* Kutipan Halaman
+ + +
Sabtu, 06 April 2024

INILAH MUKJIZAT DAN KEBESARAN SERTA KISAH KEAJAIBAN ALQURAN (PART 7 of 7)


F.    ADANYA KETERPADUAN ANTARA DUA AYAT DALAM SATU SURAH.

 

Untuk dapat melihat dan memahami serta merenungkan keterpaduan antara dua ayat dalam satu surah, mari kita perhatikan dengan seksama ayat 1 dan ayat 2 dari surat Al Jumu’ah sebagaimana berikut ini: Allah SWT berfirman dalam surat Al Jumu’ah (62) ayat 1 yang artinya, “Apa yang ada di langit dan apa yang ada di bumi senantiasa bertasbih kepada Allah. Maha Raja, Maha Suci, Yang Maha Perkasa, Maha Bijaksana.” Berdasarkan surat Al Jumu’ah (62) ayat 1 di atas ini, Allah SWT mempertunjukkan kepada apa yang ada di langit dan di bumi tentang Allah SWT yang memiliki 4 (empat) buah af’al (perbuatan) yang terdiri dari: (1) Al Malik (Yang Maha Raja); (2) Al Quddus (Yang Maha Suci);  (3) Al Azis (Yang Maha Perkasa);  dan (4) Al Hakim (Yang Maha Bijaksana)

 

Di lain sisi, Allah SWT juga berfirman dalam surat Al Jumu’ah (62) ayat 2 yang artinya, “Dialah yang mengutus seorang Rasul kepada kaum yang buta huruf dari kalangan mereka sendiri, yang membacakan kepada mereka ayat ayatNya, menyucikan (jiwa) mereka, dan mengajarkan kepada mereka Kitab dan Hikmah (sunnah), meskipun sebelumnya mereka benar benar dalam kesesatan yang nyata.” Sedangkan surat Al Jumu’ah (62) ayat 2 menerangkan tentang tugas dari seorang Rasul yang juga terdiri dari 4 (empat) hal seperti: (1) membacakan kepada mereka ayat ayat-Nya; (2) menyucikan (jiwa) mereka; (3) mengajarkan kepada mereka kitab dan hikmah (sunnah) dan (4) menunjukkan kemahabijaksanaan Allah SWT dengan mengajarkan kepada sesama walaupun sebelumnya mereka benar benar dalam kesesatan.
+ + +
Catatan pertanyaan adegan
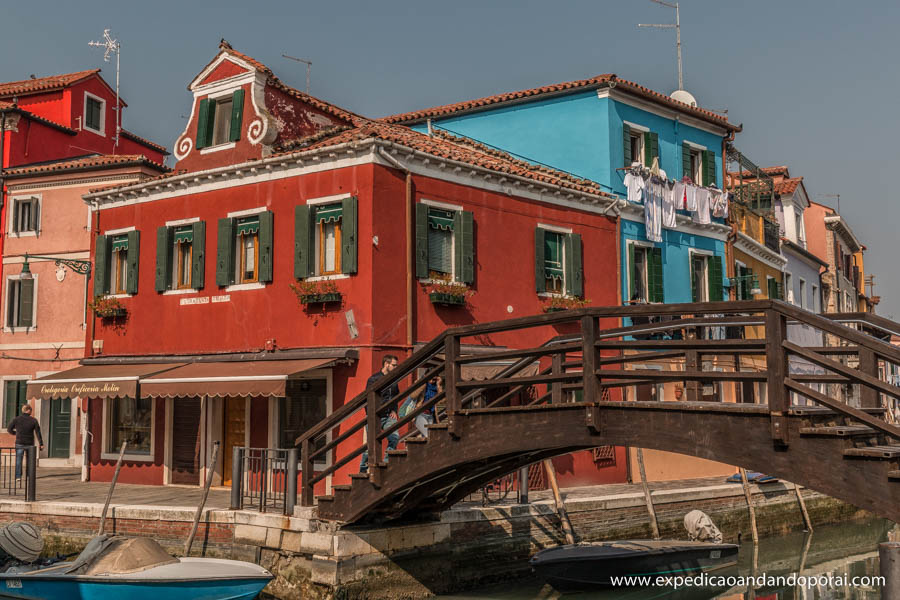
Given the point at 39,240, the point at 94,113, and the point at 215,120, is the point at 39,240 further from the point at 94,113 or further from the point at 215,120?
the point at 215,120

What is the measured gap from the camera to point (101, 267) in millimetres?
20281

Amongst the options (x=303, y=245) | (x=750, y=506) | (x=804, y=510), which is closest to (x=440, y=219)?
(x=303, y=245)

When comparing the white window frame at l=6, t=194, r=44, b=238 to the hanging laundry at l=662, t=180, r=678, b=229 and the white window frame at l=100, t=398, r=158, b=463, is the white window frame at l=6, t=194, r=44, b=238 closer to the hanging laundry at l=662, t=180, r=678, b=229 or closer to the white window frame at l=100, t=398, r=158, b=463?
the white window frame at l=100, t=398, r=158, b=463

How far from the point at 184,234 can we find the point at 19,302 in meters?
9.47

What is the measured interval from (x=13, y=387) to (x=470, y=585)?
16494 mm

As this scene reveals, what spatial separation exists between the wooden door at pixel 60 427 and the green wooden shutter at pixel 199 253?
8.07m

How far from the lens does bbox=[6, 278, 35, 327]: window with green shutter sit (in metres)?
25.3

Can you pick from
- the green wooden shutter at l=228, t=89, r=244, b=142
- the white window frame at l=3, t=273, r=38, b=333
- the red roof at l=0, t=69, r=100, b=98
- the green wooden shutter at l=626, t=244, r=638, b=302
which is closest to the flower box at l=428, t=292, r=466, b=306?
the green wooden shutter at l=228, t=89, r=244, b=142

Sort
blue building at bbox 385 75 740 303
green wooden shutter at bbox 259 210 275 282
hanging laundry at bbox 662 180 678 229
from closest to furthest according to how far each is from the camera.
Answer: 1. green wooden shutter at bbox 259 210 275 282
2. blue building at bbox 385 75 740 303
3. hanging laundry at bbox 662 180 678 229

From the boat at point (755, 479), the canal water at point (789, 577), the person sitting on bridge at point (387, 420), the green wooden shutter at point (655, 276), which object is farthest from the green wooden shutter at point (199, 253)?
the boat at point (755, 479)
+ + +
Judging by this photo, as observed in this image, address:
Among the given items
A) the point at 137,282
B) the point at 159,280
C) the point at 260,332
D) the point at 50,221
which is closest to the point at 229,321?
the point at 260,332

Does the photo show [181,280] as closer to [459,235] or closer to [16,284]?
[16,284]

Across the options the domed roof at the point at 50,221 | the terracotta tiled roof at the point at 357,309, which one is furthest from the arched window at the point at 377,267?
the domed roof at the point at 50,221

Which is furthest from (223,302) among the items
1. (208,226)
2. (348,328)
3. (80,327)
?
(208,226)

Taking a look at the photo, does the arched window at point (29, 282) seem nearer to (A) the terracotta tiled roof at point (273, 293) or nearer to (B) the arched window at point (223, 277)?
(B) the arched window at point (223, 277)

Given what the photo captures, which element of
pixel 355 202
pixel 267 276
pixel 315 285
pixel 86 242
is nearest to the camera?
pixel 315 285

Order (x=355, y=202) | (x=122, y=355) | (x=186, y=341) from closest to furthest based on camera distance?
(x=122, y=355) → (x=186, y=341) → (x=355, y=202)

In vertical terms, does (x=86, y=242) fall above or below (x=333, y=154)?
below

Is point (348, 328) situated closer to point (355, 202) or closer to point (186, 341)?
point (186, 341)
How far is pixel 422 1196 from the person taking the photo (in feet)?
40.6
+ + +
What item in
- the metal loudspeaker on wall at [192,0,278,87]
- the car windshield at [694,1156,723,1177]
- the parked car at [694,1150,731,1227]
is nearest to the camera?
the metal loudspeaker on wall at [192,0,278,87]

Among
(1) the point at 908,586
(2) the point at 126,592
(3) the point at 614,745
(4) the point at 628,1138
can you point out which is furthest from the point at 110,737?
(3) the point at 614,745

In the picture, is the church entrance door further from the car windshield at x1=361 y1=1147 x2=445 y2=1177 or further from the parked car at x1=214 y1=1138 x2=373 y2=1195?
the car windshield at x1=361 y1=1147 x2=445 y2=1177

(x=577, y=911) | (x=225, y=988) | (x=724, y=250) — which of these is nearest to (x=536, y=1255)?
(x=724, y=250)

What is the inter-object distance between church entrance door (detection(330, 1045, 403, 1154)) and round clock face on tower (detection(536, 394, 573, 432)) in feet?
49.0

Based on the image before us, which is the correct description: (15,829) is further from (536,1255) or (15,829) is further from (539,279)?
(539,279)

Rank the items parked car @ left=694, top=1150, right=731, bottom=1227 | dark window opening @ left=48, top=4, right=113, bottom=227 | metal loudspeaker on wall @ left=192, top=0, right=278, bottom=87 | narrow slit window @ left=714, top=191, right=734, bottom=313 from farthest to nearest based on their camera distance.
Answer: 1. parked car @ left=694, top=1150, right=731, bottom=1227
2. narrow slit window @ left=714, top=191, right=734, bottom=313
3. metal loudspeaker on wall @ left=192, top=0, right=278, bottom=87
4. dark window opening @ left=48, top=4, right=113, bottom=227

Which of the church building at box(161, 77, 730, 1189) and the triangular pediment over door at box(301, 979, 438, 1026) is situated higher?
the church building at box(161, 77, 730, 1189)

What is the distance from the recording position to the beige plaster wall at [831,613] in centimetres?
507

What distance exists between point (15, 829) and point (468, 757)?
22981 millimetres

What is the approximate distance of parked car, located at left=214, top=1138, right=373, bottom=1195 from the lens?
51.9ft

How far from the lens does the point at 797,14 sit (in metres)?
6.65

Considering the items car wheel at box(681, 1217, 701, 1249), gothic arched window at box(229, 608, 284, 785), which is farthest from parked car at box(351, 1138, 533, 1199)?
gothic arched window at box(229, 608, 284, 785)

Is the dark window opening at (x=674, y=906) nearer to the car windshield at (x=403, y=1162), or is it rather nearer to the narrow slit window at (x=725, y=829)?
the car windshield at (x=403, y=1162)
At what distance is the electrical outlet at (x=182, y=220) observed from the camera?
+ + +
* Yang Ditanyakan
Menurut kutipan tentang surah Al Jumu'ah, apa empat af'al Allah SWT yang disebut berdasarkan ayat 1?

* Jawaban Tertulis
Al Malik (Yang Maha Raja), Al Quddus (Yang Maha Suci), Al Azis (Yang Maha Perkasa), dan Al Hakim (Yang Maha Bijaksana).